**TASK TO CARRY OUT:**
Leaving out all images, write out the records that follow exactly.

※ ※ ※

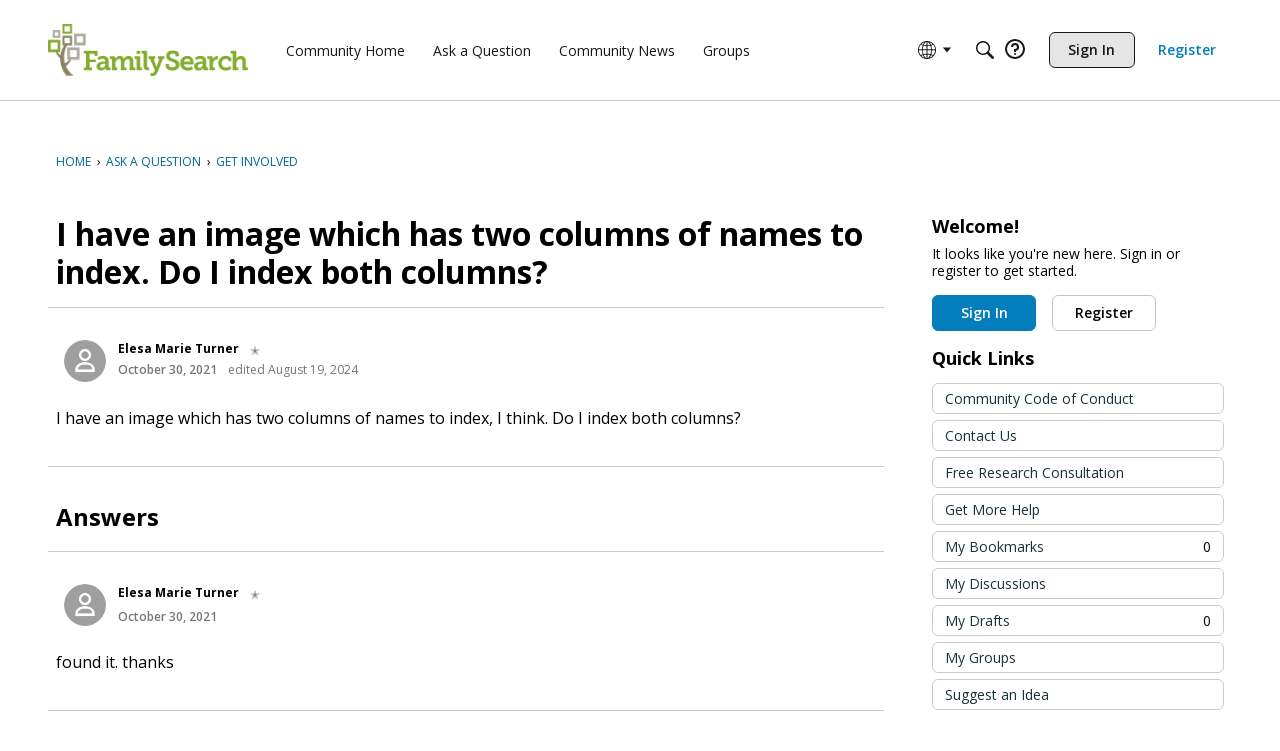

--- FILE ---
content_type: application/x-javascript
request_url: https://community.familysearch.org/dist/v2/forum/chunks/addons/badges/Badge.variables.C3nqylZ4.min.js
body_size: -207
content:
import"../../../vendor/vendor/react-core.c73_GU-I.min.js";import{f as a,bJ as e,bK as i}from"../../../entries/forum.wzDeyhhy.min.js";const r=a(()=>e("badges",new i({"sizing.width":"profile.badges.size.width"})));export{r as b};


--- FILE ---
content_type: application/x-javascript
request_url: https://community.familysearch.org/dist/v2/forum/entries/addons/Zendesk/forum.Dlo7IATF.min.js
body_size: -131
content:
const __vite__mapDeps=(i,m=__vite__mapDeps,d=(m.f||(m.f=["../../../chunks/addons/lavendermoon/forum.C3DnEfh2.css"])))=>i.map(i=>d[i]);
import{b4 as e,_ as r}from"../../forum.wzDeyhhy.min.js";e("zendesk-article",()=>r(()=>import("../../../chunks/addons/Zendesk/customConvertToZendeskArticleContext.bQ6GQwQi.min.js"),__vite__mapDeps([0]),import.meta.url).then(t=>t.customConvertToZendeskArticleContext));


--- FILE ---
content_type: application/x-javascript
request_url: https://community.familysearch.org/dist/v2/forum/entries/addons/subcommunities/forum._VrZqiR0.min.js
body_size: -253
content:
import{c$ as e,aS as t}from"../../forum.wzDeyhhy.min.js";const i=e;t("SubcommunitiesWidget",i,{overwrite:!0});


--- FILE ---
content_type: application/x-javascript
request_url: https://community.familysearch.org/dist/v2/forum/chunks/addons/dashboard/MembersSearchDomain.CbV6ph-c.min.js
body_size: -111
content:
const __vite__mapDeps=(i,m=__vite__mapDeps,d=(m.f||(m.f=["../lavendermoon/forum.C3DnEfh2.css"])))=>i.map(i=>d[i]);
import{S as e,_ as o}from"../../../entries/forum.wzDeyhhy.min.js";const _=new e("members",()=>o(()=>import("./MembersSearchDomain.loadable.Vz0MxZfe.min.js"),__vite__mapDeps([0]),import.meta.url));export{_ as M};


--- FILE ---
content_type: application/x-javascript
request_url: https://assets.adobedtm.com/05064fe6cab0/c247cd0acad1/f6e886e83331/RCb800da4e1b194b2d8ed0f1644aa476cf-source.min.js
body_size: 950
content:
// For license information, see `https://assets.adobedtm.com/05064fe6cab0/c247cd0acad1/f6e886e83331/RCb800da4e1b194b2d8ed0f1644aa476cf-source.js`.
_satellite.__registerScript('https://assets.adobedtm.com/05064fe6cab0/c247cd0acad1/f6e886e83331/RCb800da4e1b194b2d8ed0f1644aa476cf-source.min.js', "function getRandomInt(e,t){return e=Math.ceil(e),t=Math.floor(t),Math.floor(Math.random()*(t-e))+e}var ctActivate=!1,cookieName=\"ctsplit\",cookieVal=_satellite.cookie.get(cookieName),splitNum=0,cidVal=_satellite.getVar(\"cid parameter\"),icidVal=_satellite.getVar(\"icid parameter\");(\"string\"==typeof cidVal&&0===cidVal.toLowerCase().indexOf(\"rom-\")||\"string\"==typeof icidVal&&0===icidVal.toLowerCase().indexOf(\"rom-\"))&&(cookieVal=\"1\",_satellite.cookie.set(cookieName,cookieVal)),/^\\/(home\\/new-user\\/?)$/.test(document.location.pathname)&&(cookieVal=\"1\",_satellite.cookie.set(cookieName,cookieVal)),isNaN(cookieVal)?(splitNum=getRandomInt(1,100),_satellite.cookie.set(cookieName,splitNum),cookieVal=splitNum):splitNum=cookieVal,/^[1-5]$/.test(splitNum.toString())&&(ctActivate=!0),\"object\"==typeof FS&&\"object\"==typeof FS.Analytics&&FS.Analytics.OptOutOfClicktalesplitNum&&(ctActivate=!1),splitNum<=4&&\"/en/family-tree/\"==document.location.pathname?ctActivate=!0:event.detail.page_channel&&event.detail.page_channel.toLowerCase().indexOf(\"tree\")>=0&&(ctActivate=!1),0==document.location.pathname.indexOf(\"/register/\")&&(ctActivate=!0),0==document.location.pathname.indexOf(\"/pacific/\")&&(ctActivate=!0),0==document.location.pathname.indexOf(\"/africa/\")&&(ctActivate=!0),ctActivate&&(window.clickTaleTagInjected||function(e,t,a){function i(){var i=e.createElementNS,o=i?i.call(e,\"http://www.w3.org/1999/xhtml\",t):e.createElement(t),c=e.getElementsByTagName(t)[0];o.async=!0,o.crossOrigin=\"anonymous\",o.type=\"text/javascript\",o.src=a,c.parentNode.insertBefore(o,c)}clickTaleTagInjected=!0,\"loading\"!=e.readyState?i():e.addEventListener(\"DOMContentLoaded\",(function(){setTimeout(i,0)}))}(document,\"script\",\"https://cdnssl.clicktale.net/www04/ptc/9f93ce78-6de0-408d-9edb-a0a986a90766.js\"),document.addEventListener(adobe.target.event.REQUEST_SUCCEEDED,(function(e){window._satellite.fsTargetSentIds=window._satellite.fsTargetSentIds||[];const t=e.detail.responseTokens??[];window._uxa=window._uxa||[],t.forEach((e=>{const t=`${e[\"activity.id\"]}:${e[\"experience.id\"]}`;window._satellite.fsTargetSentIds.includes(t)||(window._satellite.fsTargetSentIds.push(t),window._uxa.push([\"trackDynamicVariable\",{key:\"AdobeTargetActivity\",value:t}]),_satellite.logger.log(\"AdobeTargetActivity: \"+t))}))})));");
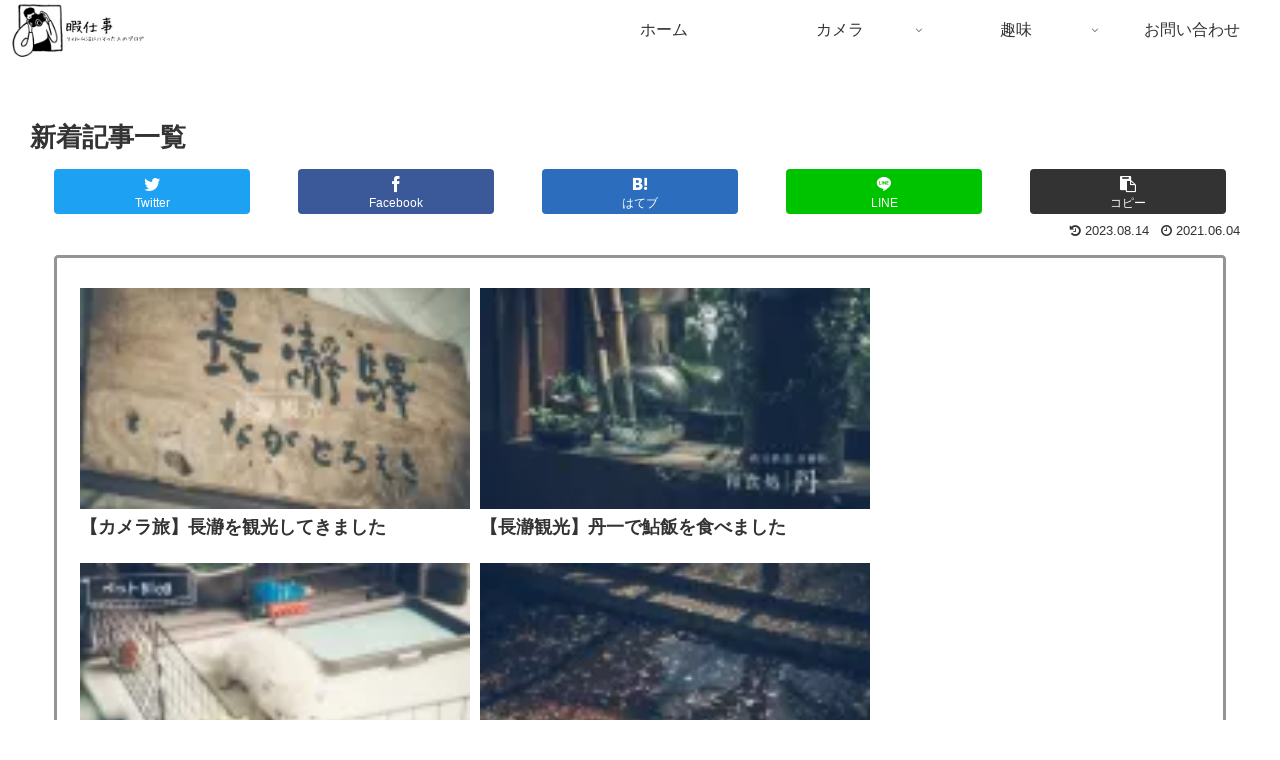

--- FILE ---
content_type: text/html; charset=utf-8
request_url: https://www.google.com/recaptcha/api2/aframe
body_size: 268
content:
<!DOCTYPE HTML><html><head><meta http-equiv="content-type" content="text/html; charset=UTF-8"></head><body><script nonce="bBA-fiwRS1wYn6Ec3YYzXw">/** Anti-fraud and anti-abuse applications only. See google.com/recaptcha */ try{var clients={'sodar':'https://pagead2.googlesyndication.com/pagead/sodar?'};window.addEventListener("message",function(a){try{if(a.source===window.parent){var b=JSON.parse(a.data);var c=clients[b['id']];if(c){var d=document.createElement('img');d.src=c+b['params']+'&rc='+(localStorage.getItem("rc::a")?sessionStorage.getItem("rc::b"):"");window.document.body.appendChild(d);sessionStorage.setItem("rc::e",parseInt(sessionStorage.getItem("rc::e")||0)+1);localStorage.setItem("rc::h",'1766802589301');}}}catch(b){}});window.parent.postMessage("_grecaptcha_ready", "*");}catch(b){}</script></body></html>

※ ※ ※

**EXERCISE RESULT:**
--- FILE ---
content_type: application/x-javascript
request_url: https://community.familysearch.org/dist/v2/forum/chunks/addons/badges/Badge.variables.C3nqylZ4.min.js
body_size: -207
content:
import"../../../vendor/vendor/react-core.c73_GU-I.min.js";import{f as a,bJ as e,bK as i}from"../../../entries/forum.wzDeyhhy.min.js";const r=a(()=>e("badges",new i({"sizing.width":"profile.badges.size.width"})));export{r as b};


--- FILE ---
content_type: application/x-javascript
request_url: https://community.familysearch.org/dist/v2/forum/entries/addons/Zendesk/forum.Dlo7IATF.min.js
body_size: -131
content:
const __vite__mapDeps=(i,m=__vite__mapDeps,d=(m.f||(m.f=["../../../chunks/addons/lavendermoon/forum.C3DnEfh2.css"])))=>i.map(i=>d[i]);
import{b4 as e,_ as r}from"../../forum.wzDeyhhy.min.js";e("zendesk-article",()=>r(()=>import("../../../chunks/addons/Zendesk/customConvertToZendeskArticleContext.bQ6GQwQi.min.js"),__vite__mapDeps([0]),import.meta.url).then(t=>t.customConvertToZendeskArticleContext));


--- FILE ---
content_type: application/x-javascript
request_url: https://community.familysearch.org/dist/v2/forum/entries/addons/subcommunities/forum._VrZqiR0.min.js
body_size: -253
content:
import{c$ as e,aS as t}from"../../forum.wzDeyhhy.min.js";const i=e;t("SubcommunitiesWidget",i,{overwrite:!0});


--- FILE ---
content_type: application/x-javascript
request_url: https://community.familysearch.org/dist/v2/forum/chunks/addons/dashboard/MembersSearchDomain.CbV6ph-c.min.js
body_size: -111
content:
const __vite__mapDeps=(i,m=__vite__mapDeps,d=(m.f||(m.f=["../lavendermoon/forum.C3DnEfh2.css"])))=>i.map(i=>d[i]);
import{S as e,_ as o}from"../../../entries/forum.wzDeyhhy.min.js";const _=new e("members",()=>o(()=>import("./MembersSearchDomain.loadable.Vz0MxZfe.min.js"),__vite__mapDeps([0]),import.meta.url));export{_ as M};


--- FILE ---
content_type: application/x-javascript
request_url: https://assets.adobedtm.com/05064fe6cab0/c247cd0acad1/f6e886e83331/RCb800da4e1b194b2d8ed0f1644aa476cf-source.min.js
body_size: 950
content:
// For license information, see `https://assets.adobedtm.com/05064fe6cab0/c247cd0acad1/f6e886e83331/RCb800da4e1b194b2d8ed0f1644aa476cf-source.js`.
_satellite.__registerScript('https://assets.adobedtm.com/05064fe6cab0/c247cd0acad1/f6e886e83331/RCb800da4e1b194b2d8ed0f1644aa476cf-source.min.js', "function getRandomInt(e,t){return e=Math.ceil(e),t=Math.floor(t),Math.floor(Math.random()*(t-e))+e}var ctActivate=!1,cookieName=\"ctsplit\",cookieVal=_satellite.cookie.get(cookieName),splitNum=0,cidVal=_satellite.getVar(\"cid parameter\"),icidVal=_satellite.getVar(\"icid parameter\");(\"string\"==typeof cidVal&&0===cidVal.toLowerCase().indexOf(\"rom-\")||\"string\"==typeof icidVal&&0===icidVal.toLowerCase().indexOf(\"rom-\"))&&(cookieVal=\"1\",_satellite.cookie.set(cookieName,cookieVal)),/^\\/(home\\/new-user\\/?)$/.test(document.location.pathname)&&(cookieVal=\"1\",_satellite.cookie.set(cookieName,cookieVal)),isNaN(cookieVal)?(splitNum=getRandomInt(1,100),_satellite.cookie.set(cookieName,splitNum),cookieVal=splitNum):splitNum=cookieVal,/^[1-5]$/.test(splitNum.toString())&&(ctActivate=!0),\"object\"==typeof FS&&\"object\"==typeof FS.Analytics&&FS.Analytics.OptOutOfClicktalesplitNum&&(ctActivate=!1),splitNum<=4&&\"/en/family-tree/\"==document.location.pathname?ctActivate=!0:event.detail.page_channel&&event.detail.page_channel.toLowerCase().indexOf(\"tree\")>=0&&(ctActivate=!1),0==document.location.pathname.indexOf(\"/register/\")&&(ctActivate=!0),0==document.location.pathname.indexOf(\"/pacific/\")&&(ctActivate=!0),0==document.location.pathname.indexOf(\"/africa/\")&&(ctActivate=!0),ctActivate&&(window.clickTaleTagInjected||function(e,t,a){function i(){var i=e.createElementNS,o=i?i.call(e,\"http://www.w3.org/1999/xhtml\",t):e.createElement(t),c=e.getElementsByTagName(t)[0];o.async=!0,o.crossOrigin=\"anonymous\",o.type=\"text/javascript\",o.src=a,c.parentNode.insertBefore(o,c)}clickTaleTagInjected=!0,\"loading\"!=e.readyState?i():e.addEventListener(\"DOMContentLoaded\",(function(){setTimeout(i,0)}))}(document,\"script\",\"https://cdnssl.clicktale.net/www04/ptc/9f93ce78-6de0-408d-9edb-a0a986a90766.js\"),document.addEventListener(adobe.target.event.REQUEST_SUCCEEDED,(function(e){window._satellite.fsTargetSentIds=window._satellite.fsTargetSentIds||[];const t=e.detail.responseTokens??[];window._uxa=window._uxa||[],t.forEach((e=>{const t=`${e[\"activity.id\"]}:${e[\"experience.id\"]}`;window._satellite.fsTargetSentIds.includes(t)||(window._satellite.fsTargetSentIds.push(t),window._uxa.push([\"trackDynamicVariable\",{key:\"AdobeTargetActivity\",value:t}]),_satellite.logger.log(\"AdobeTargetActivity: \"+t))}))})));");

--- FILE ---
content_type: text/html; charset=utf-8
request_url: https://www.google.com/recaptcha/api2/aframe
body_size: 268
content:
<!DOCTYPE HTML><html><head><meta http-equiv="content-type" content="text/html; charset=UTF-8"></head><body><script nonce="bBA-fiwRS1wYn6Ec3YYzXw">/** Anti-fraud and anti-abuse applications only. See google.com/recaptcha */ try{var clients={'sodar':'https://pagead2.googlesyndication.com/pagead/sodar?'};window.addEventListener("message",function(a){try{if(a.source===window.parent){var b=JSON.parse(a.data);var c=clients[b['id']];if(c){var d=document.createElement('img');d.src=c+b['params']+'&rc='+(localStorage.getItem("rc::a")?sessionStorage.getItem("rc::b"):"");window.document.body.appendChild(d);sessionStorage.setItem("rc::e",parseInt(sessionStorage.getItem("rc::e")||0)+1);localStorage.setItem("rc::h",'1766802589301');}}}catch(b){}});window.parent.postMessage("_grecaptcha_ready", "*");}catch(b){}</script></body></html>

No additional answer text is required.